* _PAGE EXCERPT_:
┄┄┄┄┄┄

I've been commenting on this phenomenon for a while now
/Frantic New Yorkers snapping up unwanted homes
They were the castoffs of local real estate — until coronavirus came to call.
Some houses in suburban towns and rural areas outside of New York City sat on the market for years.
But then the pandemic spurred cooped-up urbanites to run for the hills and sparked an uptick in property sales within a few-hour radius of Manhattan.
In Connecticut, a charming colonial home in Darien lingered on the market for 1,083 days, while a 1980s contemporary in Salisbury ticked over the 1,500-day mark.
But then COVID-19 hit. They went from being the last kids picked on the team to idyllic quarantine dreams.
Two additional takeaways:
“Before the pandemic, everyone would say, ‘Hey, if I’m buying a million-dollar house, I want a new kitchen and renovated bathrooms,” says listing broker Bill Melnick of Elyse Harney Real Estate. “But now if the toilet flushes and they can move in quickly, they’re here!”

┄┄┄┄┄┄

* _REQUIRED TASKS_:
a) In the article on pandemic home sales, how many days did the colonial home in Darien stay on the market?
b) Retype everything from "In Connecticut, a" down to "idyllic quarantine dreams." in the article on pandemic home sales.
c) Continue the article on pandemic home sales from its last sentence.
The saved data entries are separate material, unrelated to the article on pandemic home sales.

(Saved data entries)
┄┄┄┄┄┄

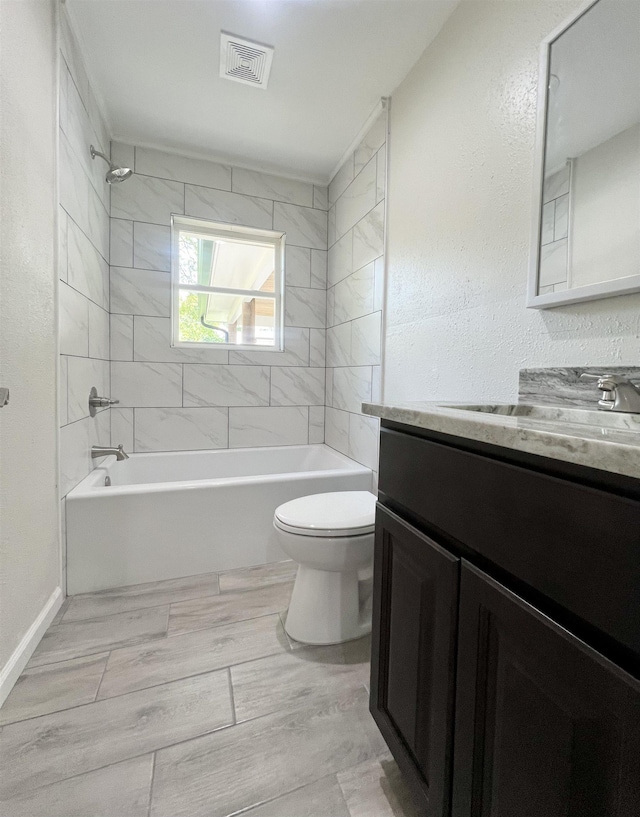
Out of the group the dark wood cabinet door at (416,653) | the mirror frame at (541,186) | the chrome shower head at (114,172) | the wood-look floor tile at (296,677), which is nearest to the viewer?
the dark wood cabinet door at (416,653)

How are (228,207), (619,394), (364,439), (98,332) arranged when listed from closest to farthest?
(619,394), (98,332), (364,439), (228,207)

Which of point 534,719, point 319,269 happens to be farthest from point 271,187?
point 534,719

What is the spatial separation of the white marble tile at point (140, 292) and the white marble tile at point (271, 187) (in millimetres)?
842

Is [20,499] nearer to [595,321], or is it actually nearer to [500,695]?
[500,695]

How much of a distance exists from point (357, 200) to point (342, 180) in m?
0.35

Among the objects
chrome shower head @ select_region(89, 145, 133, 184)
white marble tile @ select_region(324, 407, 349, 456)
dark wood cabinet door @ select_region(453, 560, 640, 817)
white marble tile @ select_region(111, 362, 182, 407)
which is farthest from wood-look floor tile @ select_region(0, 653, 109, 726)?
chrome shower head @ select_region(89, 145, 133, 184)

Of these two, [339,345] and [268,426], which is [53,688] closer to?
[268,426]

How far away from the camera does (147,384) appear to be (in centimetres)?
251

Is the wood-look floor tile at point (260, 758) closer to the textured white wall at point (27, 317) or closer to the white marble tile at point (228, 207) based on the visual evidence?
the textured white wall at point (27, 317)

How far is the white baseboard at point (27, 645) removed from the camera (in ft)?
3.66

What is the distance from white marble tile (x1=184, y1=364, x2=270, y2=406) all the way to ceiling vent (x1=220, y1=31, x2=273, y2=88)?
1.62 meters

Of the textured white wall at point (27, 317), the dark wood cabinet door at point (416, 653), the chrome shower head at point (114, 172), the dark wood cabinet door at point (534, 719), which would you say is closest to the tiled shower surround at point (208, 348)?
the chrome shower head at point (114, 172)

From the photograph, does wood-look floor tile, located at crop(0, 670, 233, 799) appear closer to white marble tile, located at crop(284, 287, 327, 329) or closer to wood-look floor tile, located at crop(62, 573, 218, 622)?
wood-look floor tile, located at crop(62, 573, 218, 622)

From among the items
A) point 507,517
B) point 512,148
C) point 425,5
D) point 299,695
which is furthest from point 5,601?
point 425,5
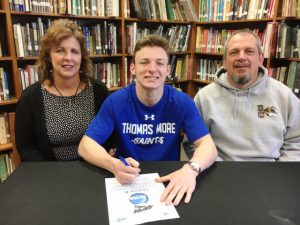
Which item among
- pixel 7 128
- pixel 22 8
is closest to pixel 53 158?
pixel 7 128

┄┄┄┄┄┄

* _TASK-BY-TASK RESULTS_:
a) It stayed on the market for 1,083 days.

b)
In Connecticut, a charming colonial home in Darien lingered on the market for 1,083 days, while a 1980s contemporary in Salisbury ticked over the 1,500-day mark.
But then COVID-19 hit. They went from being the last kids picked on the team to idyllic quarantine dreams.

c)
And:
Larger homes that fell out of favor are now back en vogue, agents add. “It allows working couples to have two home offices in addition to bedrooms with the possibility that shelter [in place] will happen again,” [Catskill agent] Serouya says.
And my own observation: in Greenwich, these unwanted lovelies are still selling at a fraction of their original asking prices, indicating that overpricing played a role – often, in my opinion, the sole role — in their failure to sell for so long. The NY post article suggests the same point.